§ **What you need to do**:
Rewrite the items from the line containing "How much distance" through the end of the items, replacing "further" with "farther" and leaving everything else unchanged.

§ **Data shown**:
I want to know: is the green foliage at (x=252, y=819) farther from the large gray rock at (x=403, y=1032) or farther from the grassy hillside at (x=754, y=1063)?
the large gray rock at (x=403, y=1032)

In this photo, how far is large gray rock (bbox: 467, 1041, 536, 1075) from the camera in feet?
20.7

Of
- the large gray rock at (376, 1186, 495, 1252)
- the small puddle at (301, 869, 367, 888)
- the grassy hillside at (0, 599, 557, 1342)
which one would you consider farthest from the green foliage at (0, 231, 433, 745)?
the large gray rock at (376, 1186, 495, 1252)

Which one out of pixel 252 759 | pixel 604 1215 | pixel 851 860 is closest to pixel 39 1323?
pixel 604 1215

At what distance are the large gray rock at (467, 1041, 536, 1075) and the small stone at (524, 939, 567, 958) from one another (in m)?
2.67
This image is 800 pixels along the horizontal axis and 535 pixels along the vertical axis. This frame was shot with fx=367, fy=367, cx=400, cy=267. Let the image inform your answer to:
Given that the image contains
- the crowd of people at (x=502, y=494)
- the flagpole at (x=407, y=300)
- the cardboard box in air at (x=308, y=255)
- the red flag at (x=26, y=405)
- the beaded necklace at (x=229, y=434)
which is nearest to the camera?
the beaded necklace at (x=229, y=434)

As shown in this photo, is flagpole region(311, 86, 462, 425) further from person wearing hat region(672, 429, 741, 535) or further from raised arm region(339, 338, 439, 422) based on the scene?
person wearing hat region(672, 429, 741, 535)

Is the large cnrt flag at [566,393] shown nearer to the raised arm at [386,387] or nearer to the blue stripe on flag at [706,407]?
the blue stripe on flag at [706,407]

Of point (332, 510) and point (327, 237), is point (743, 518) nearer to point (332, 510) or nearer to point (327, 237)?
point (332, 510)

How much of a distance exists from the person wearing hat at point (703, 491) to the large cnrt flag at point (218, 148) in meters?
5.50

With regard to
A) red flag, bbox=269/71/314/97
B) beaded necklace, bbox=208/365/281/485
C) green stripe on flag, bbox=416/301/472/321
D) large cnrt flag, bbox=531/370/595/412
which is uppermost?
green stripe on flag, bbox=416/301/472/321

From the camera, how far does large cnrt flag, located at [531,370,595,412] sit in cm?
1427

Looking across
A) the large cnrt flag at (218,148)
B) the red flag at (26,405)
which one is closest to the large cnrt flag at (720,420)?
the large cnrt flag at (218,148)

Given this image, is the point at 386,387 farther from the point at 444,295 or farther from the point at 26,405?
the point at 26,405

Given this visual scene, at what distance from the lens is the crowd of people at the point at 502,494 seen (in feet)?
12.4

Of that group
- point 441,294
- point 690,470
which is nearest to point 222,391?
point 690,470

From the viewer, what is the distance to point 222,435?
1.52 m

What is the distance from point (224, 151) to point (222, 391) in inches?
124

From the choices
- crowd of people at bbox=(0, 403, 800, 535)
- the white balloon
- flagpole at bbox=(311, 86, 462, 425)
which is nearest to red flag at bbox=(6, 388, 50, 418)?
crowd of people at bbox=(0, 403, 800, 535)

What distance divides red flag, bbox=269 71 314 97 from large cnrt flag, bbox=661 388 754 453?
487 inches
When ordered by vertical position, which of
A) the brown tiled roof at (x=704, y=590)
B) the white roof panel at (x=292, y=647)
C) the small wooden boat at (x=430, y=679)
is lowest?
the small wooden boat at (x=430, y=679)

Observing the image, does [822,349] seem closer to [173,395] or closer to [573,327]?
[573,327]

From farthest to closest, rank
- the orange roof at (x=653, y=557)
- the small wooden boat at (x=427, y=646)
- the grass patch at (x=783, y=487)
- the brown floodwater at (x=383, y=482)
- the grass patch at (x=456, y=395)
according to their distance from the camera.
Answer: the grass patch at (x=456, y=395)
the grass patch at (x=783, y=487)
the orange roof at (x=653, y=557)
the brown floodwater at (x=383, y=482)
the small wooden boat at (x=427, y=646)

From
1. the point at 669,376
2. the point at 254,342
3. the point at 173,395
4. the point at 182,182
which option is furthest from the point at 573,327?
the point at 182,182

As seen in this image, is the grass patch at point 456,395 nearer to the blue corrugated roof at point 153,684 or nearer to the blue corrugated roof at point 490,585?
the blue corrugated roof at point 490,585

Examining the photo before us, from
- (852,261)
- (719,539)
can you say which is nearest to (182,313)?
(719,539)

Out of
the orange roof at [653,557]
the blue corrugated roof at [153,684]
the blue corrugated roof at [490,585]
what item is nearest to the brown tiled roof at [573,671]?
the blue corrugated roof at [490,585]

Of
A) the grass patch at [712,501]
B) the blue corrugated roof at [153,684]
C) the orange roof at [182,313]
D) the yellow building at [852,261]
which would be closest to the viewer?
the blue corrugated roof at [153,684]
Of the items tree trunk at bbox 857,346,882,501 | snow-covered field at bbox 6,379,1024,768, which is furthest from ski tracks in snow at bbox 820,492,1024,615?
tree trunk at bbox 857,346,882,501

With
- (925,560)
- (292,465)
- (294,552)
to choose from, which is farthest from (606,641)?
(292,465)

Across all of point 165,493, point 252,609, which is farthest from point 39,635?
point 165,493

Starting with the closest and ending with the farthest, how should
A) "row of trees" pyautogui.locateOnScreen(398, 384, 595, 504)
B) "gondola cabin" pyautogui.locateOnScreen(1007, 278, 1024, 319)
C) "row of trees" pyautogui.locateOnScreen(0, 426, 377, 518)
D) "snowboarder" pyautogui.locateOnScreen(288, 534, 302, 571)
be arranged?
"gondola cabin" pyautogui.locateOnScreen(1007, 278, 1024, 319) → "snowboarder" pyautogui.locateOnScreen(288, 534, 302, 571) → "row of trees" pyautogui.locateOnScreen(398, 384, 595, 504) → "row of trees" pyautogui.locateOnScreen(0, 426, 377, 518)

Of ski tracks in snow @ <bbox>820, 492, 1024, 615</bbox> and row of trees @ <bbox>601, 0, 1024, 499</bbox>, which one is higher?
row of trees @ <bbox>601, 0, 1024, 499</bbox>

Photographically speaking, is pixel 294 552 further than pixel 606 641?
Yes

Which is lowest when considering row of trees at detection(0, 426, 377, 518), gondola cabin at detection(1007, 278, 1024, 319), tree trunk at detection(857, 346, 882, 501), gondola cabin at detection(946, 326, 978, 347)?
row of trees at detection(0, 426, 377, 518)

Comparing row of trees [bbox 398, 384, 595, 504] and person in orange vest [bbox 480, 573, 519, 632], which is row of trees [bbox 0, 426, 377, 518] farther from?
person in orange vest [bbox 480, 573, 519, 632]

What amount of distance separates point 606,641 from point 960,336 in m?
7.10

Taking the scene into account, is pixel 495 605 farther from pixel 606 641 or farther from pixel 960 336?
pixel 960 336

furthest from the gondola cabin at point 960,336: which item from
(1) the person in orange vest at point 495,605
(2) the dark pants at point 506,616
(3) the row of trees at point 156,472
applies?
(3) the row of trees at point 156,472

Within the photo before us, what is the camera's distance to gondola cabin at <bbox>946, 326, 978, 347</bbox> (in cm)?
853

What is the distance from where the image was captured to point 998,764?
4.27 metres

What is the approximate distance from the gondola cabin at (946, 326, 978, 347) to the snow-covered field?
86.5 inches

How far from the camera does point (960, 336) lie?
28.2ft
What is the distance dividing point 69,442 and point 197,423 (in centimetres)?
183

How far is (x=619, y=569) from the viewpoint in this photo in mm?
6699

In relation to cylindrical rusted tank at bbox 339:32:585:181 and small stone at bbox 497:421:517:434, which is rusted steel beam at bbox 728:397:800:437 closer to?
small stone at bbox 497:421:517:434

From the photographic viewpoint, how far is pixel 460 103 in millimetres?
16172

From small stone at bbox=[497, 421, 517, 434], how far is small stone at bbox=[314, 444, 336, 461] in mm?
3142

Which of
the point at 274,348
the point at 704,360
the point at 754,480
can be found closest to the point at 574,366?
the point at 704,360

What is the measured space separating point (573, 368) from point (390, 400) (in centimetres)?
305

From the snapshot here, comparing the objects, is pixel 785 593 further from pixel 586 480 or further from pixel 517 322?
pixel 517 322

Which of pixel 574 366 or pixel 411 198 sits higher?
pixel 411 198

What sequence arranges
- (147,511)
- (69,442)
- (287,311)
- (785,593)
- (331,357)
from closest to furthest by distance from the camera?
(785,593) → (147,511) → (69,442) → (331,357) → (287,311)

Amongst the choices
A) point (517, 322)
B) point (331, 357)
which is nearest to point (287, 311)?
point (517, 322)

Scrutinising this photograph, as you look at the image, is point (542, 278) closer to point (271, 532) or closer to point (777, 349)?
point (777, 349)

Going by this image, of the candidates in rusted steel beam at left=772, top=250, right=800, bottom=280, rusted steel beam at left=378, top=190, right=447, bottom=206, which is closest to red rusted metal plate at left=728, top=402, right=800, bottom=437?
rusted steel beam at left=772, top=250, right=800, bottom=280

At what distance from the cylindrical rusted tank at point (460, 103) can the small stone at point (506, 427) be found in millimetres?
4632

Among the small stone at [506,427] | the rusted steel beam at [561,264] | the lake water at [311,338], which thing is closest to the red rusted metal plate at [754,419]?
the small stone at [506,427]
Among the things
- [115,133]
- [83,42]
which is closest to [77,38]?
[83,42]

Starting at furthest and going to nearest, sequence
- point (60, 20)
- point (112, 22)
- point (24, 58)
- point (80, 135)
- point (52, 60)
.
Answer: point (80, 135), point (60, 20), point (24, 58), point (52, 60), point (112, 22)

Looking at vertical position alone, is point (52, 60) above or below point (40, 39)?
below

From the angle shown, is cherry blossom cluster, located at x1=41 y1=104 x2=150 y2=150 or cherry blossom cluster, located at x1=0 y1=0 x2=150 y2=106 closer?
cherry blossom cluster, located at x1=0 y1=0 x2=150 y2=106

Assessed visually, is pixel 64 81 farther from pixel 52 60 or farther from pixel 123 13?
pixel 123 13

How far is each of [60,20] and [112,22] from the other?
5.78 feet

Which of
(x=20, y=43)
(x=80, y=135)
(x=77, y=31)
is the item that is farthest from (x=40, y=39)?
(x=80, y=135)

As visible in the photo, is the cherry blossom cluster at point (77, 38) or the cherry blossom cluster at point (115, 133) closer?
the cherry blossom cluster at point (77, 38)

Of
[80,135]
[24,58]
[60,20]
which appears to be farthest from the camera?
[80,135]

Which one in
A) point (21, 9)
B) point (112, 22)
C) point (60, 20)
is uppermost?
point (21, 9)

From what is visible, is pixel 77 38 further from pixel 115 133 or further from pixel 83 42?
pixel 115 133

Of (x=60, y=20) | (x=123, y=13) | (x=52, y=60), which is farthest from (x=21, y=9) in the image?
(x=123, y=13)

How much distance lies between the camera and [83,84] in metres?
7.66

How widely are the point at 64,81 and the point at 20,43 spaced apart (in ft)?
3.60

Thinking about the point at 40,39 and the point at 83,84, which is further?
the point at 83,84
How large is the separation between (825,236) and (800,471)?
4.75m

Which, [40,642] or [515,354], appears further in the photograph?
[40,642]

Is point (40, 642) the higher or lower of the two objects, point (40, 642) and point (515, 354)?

§ **Written solution**:
How much distance lies between the camera and [83,84] in metres?
7.66

How widely are the point at 64,81 and the point at 20,43 spaced apart (in ft)?
3.60

Thinking about the point at 40,39 and the point at 83,84, which is farther?
the point at 83,84
How large is the separation between (825,236) and (800,471)?
4.75m

Which, [40,642] or [515,354], appears farther in the photograph?
[40,642]

Is point (40, 642) the higher or lower of the two objects, point (40, 642) and point (515, 354)?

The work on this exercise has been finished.